RFR: 8294916: Cancelling a request must eventually cause its response body subscriber to be unregistered [v6]
Michael McMahon
michaelm at openjdk.org
Tue Oct 18 17:09:02 UTC 2022
On Tue, 18 Oct 2022 13:37:42 GMT, Daniel Fuchs <dfuchs at openjdk.org> wrote:
>> test/jdk/java/net/httpclient/SmallTimeout.java line 86:
>>
>>> 84: HttpClient client = HttpClient.newHttpClient();
>>> 85: ReferenceTracker.INSTANCE.track(client);
>>> 86: Reference<HttpClient> reference = new WeakReference<>(client);
>>
>> I don't understand the use of `WeakReference` here.
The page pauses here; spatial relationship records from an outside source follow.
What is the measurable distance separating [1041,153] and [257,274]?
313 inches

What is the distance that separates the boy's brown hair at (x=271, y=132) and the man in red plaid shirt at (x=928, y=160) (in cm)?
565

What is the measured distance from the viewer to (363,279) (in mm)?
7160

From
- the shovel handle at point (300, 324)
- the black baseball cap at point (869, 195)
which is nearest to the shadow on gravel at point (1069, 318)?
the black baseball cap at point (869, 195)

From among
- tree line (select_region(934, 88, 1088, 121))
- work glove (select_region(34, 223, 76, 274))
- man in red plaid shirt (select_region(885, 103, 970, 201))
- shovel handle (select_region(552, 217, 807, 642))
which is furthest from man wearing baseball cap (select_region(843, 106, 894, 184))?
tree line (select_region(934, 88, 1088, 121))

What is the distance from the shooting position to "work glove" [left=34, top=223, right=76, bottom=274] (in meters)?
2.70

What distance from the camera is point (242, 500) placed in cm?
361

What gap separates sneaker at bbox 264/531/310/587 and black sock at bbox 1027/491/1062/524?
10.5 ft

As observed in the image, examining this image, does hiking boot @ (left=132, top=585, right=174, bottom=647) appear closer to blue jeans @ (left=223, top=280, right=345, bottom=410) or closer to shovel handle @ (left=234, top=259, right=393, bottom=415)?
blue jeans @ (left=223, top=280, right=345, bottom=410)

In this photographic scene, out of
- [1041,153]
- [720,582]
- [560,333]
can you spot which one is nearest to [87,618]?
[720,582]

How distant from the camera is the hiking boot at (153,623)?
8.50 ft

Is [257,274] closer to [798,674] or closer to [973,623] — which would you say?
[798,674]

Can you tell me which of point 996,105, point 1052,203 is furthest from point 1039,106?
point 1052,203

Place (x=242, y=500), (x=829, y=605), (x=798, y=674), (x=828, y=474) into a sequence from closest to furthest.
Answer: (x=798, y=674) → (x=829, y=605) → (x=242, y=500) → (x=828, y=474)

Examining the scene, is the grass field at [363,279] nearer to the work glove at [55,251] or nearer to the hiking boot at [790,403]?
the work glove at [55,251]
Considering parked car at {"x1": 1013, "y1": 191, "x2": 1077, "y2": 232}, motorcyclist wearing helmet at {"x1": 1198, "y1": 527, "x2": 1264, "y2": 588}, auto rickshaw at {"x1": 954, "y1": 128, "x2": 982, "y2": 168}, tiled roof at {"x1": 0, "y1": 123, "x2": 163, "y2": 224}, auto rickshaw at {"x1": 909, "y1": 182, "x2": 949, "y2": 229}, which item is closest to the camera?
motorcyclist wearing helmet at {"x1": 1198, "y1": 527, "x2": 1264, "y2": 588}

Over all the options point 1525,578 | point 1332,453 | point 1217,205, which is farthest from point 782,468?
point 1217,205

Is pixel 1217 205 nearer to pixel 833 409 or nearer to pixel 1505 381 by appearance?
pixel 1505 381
I see that we have a `ReachabilityFence` for the `client` in the `finally` block of this test where we then null out `client`. So, if I'm understanding this right, this `WeakReference` is essentially a no-op. i.e. we probably don't need it because we are anyway holding on to the `client` for the lifetime of this test program?
>
> The reference is passed to another thread but should remain alive until that other thread has terminated - which is ensured by waiting for the executor to shutdown. What happens here is that the test failed because the other threads started in this block were keeping the reference alive. I'm using a reference here because passing `client` to a lambda makes `client` final and that prevents me from nulling out the `client` variable before calling `gc`. Using a weak reference solves the issue (since I don't have to null it and it won't keep the client alive).
I'm still unclear as to why the other threads were keeping the reference alive though?